%%
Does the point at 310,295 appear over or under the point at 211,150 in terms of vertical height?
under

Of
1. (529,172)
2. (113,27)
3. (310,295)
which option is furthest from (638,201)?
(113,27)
%%
» **WHAT THE EXERCISE ASKS**: Please set down all the data word for word.

» **SOLUTION**:
Does the point at 310,295 appear over or under the point at 211,150 in terms of vertical height?
under

Of
1. (529,172)
2. (113,27)
3. (310,295)
which option is furthest from (638,201)?
(113,27)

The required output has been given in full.